Antichrist (2009)

(director: Lars von Trier; starring Willem Dafoe and Charlotte Gainsbourg)

It’s been too long since we’ve had a film like this (perhaps that’s how it should be). I’m referring more specifically to a work that is authentically controversial, and not that faux-controversy that only occurs whenever you ask certain sections of the bible reading populace. In Antichrist, Danish filmmaker Lars von Trier more or less attempts to use whatever possible means are left to shock an audience that has become emotionally numbed by Hollywood torture-porn flicks and the related genres. Since I generally approach film very objectively I don’t seem to get much visceral thrill from the same scenes everyone else in the theater gasps at, so I was more than curious to see what von Trier could come up with to stir some response from the jaded filmgoer writing this review.

It worked, although not entirely in the way I expected. There are almost no moments shocking jump-cuts that every modern horror movie is made exclusively of, and even in terms of grotesque imagery it’s not as pervasive as I might have imagined it from certain reviews. But there’s a strong, foreboding sense of atmosphere that stuck with me for hours after watching it. I don’t even necessarily mean in terms of the look of the film, but just in the way it treats the narrative and its two central characters (He and She, played by Willem Dafoe and Charlotte Gainsbourg). That said, it is very present; I don’t want to give anything away but one of the films four ‘chapters’ is subtitled “gynocide”, and even if your goal is to ‘ease’ into the film, von Trier won’t let you as within a minute of the first reel he dives us straight into an extremely graphic sex scene (including close-up of penetration) and watching a small child fall to his death from a high-rise apartment window in super-slow motion after leaning over to catch the snowflakes.

“So what?” many critics of the film will ask. “All this amounts to is a ‘look at me’ sense of showmanship as he tries out different ways to stupefy us with no real ultimate goal behind it all; this is just controversy for controversy’s sake.” While I might agree with that, I would defend the film by pointing out that the fact that he’s able to arouse any sort of intense opinion towards his film, be they positive or negative, could be taken by itself as a sign that he has succeeded. Okay, succeeded from the director’s perspective, but where does that leave us, his audience?
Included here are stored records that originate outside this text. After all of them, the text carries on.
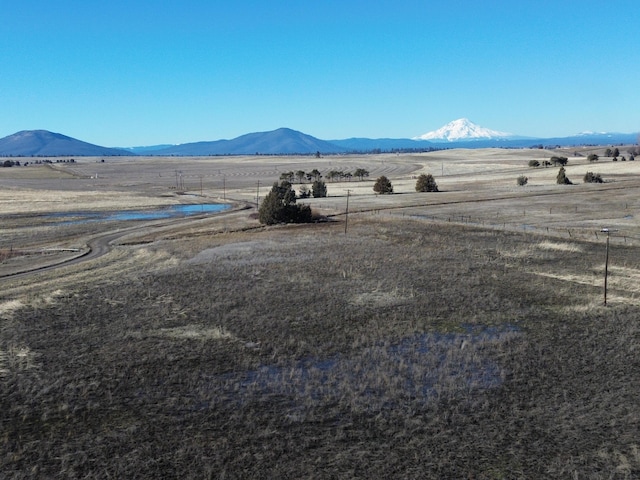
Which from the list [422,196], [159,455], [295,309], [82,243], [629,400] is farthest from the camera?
[422,196]

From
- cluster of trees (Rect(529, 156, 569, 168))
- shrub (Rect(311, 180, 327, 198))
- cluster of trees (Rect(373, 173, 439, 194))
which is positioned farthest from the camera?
cluster of trees (Rect(529, 156, 569, 168))

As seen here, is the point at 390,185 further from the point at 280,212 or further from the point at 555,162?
the point at 555,162

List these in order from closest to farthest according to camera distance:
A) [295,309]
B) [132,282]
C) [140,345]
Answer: [140,345] → [295,309] → [132,282]

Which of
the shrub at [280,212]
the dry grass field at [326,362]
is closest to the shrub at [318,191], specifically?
the shrub at [280,212]

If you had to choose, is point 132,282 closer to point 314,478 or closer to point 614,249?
point 314,478

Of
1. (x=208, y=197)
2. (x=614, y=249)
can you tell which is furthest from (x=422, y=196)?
(x=614, y=249)

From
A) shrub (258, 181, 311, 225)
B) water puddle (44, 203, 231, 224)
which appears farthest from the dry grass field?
water puddle (44, 203, 231, 224)

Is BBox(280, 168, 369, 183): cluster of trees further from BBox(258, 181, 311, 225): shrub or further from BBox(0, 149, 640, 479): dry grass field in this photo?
BBox(0, 149, 640, 479): dry grass field
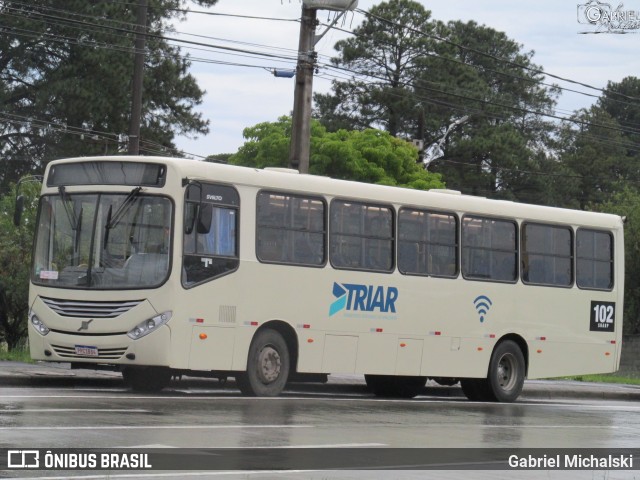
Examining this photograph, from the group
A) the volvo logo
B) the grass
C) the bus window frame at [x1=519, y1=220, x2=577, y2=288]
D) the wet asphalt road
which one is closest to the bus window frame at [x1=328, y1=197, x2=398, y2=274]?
the wet asphalt road

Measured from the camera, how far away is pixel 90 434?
485 inches

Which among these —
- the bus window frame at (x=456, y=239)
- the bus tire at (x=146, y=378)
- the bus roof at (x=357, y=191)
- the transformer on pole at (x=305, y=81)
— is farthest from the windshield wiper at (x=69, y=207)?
the transformer on pole at (x=305, y=81)

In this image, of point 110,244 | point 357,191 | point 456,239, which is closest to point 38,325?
point 110,244

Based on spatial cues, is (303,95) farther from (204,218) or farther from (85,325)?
(85,325)

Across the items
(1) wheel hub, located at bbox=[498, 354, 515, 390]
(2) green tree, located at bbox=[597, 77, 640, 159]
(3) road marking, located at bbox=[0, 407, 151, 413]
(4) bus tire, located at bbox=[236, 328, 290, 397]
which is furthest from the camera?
(2) green tree, located at bbox=[597, 77, 640, 159]

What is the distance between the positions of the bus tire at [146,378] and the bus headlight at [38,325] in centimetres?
149

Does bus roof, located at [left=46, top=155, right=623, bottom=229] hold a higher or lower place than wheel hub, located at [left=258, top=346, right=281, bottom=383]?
higher

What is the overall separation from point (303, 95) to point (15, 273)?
263 inches

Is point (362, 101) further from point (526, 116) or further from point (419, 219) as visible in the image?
point (419, 219)

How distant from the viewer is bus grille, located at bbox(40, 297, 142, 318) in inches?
738

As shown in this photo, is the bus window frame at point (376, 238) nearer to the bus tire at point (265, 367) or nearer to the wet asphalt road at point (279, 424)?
the bus tire at point (265, 367)

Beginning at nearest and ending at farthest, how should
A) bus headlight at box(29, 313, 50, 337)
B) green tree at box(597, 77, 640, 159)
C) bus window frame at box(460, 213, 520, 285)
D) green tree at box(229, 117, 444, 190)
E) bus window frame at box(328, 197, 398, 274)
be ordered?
1. bus headlight at box(29, 313, 50, 337)
2. bus window frame at box(328, 197, 398, 274)
3. bus window frame at box(460, 213, 520, 285)
4. green tree at box(229, 117, 444, 190)
5. green tree at box(597, 77, 640, 159)

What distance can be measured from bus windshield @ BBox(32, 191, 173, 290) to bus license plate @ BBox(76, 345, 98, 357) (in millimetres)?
832
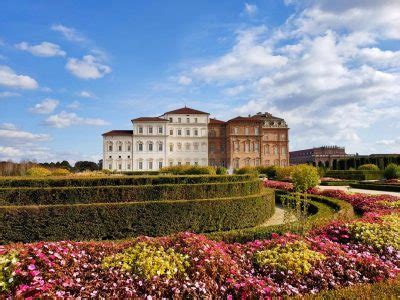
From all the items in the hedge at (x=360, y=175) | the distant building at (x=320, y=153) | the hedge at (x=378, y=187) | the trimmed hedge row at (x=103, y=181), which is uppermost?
the distant building at (x=320, y=153)

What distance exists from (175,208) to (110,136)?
47.9m

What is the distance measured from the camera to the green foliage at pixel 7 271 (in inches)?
139

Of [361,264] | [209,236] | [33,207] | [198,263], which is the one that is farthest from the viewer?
[33,207]

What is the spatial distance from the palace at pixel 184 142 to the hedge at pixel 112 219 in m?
46.4

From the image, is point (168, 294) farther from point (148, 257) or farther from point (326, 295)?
point (326, 295)

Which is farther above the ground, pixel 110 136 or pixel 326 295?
pixel 110 136

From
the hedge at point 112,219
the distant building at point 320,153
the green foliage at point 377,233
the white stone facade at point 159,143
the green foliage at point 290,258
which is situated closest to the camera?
the green foliage at point 290,258

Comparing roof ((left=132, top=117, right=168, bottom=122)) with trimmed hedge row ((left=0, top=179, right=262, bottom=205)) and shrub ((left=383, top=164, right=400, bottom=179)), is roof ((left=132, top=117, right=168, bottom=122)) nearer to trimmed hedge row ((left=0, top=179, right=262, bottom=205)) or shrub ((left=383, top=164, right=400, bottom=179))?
shrub ((left=383, top=164, right=400, bottom=179))

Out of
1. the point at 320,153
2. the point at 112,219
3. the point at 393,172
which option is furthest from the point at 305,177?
the point at 320,153

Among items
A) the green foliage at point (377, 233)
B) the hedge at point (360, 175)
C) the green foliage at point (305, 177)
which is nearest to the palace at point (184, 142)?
the hedge at point (360, 175)

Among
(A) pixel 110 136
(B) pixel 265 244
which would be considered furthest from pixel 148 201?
(A) pixel 110 136

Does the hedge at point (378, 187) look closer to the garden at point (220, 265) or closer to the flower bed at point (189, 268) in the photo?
the garden at point (220, 265)

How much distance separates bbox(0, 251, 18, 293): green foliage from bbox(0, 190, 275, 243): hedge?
13.1ft

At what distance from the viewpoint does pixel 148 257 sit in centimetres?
411
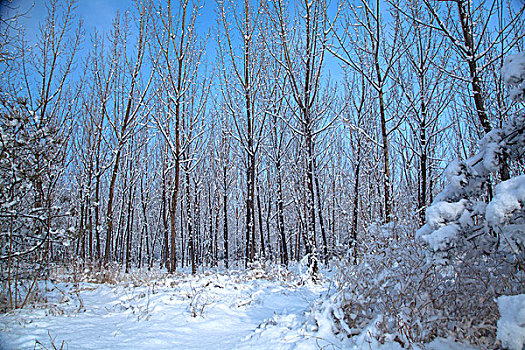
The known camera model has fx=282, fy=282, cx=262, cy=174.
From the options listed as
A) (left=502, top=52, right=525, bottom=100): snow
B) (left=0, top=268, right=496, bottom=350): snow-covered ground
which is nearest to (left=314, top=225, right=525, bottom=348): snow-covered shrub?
(left=0, top=268, right=496, bottom=350): snow-covered ground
I think the one bit of prior knowledge I had coming into it that ultimately helped me to understand Antichrist is that von Trier was experiencing severe depression as he made this film. Therefore, the way to approach Antichrist should not from the perspective of the characters as part of a fictional narrative, or even as audience members objectively analyzing the events on the screen for themselves, but from the perspective of von Trier. What we then get to witness is no longer even surrealist fiction… and it gets plenty surreal, even inviting us to laugh and step outside the film’s world as von Trier makes Wes Anderson the second filmmaker this year to feature an anthropomorphized fox. It becomes a documentary, chronicling for us the results of a self-tortured creative mind, allowing the chance to intimately connect with the feeling of inescapable, suffocating despair that anyone who understands what that can feel like can at least now take solace in the fact that the people watching it with you also finally understand what it means. Dafoe’s character in particular spends the first 2/3 of the film playing the role of a grief therapist, a personality I’m sure von Trier has had plenty of experience with, and the results are chilling: cold, emotionally detached while at the same time relentlessly prying into those intimate, secret areas in our mind we never want to invite anyone into. The result of all this madness probably makes for one of the more haunting film-going experiences I’ve had in a long time.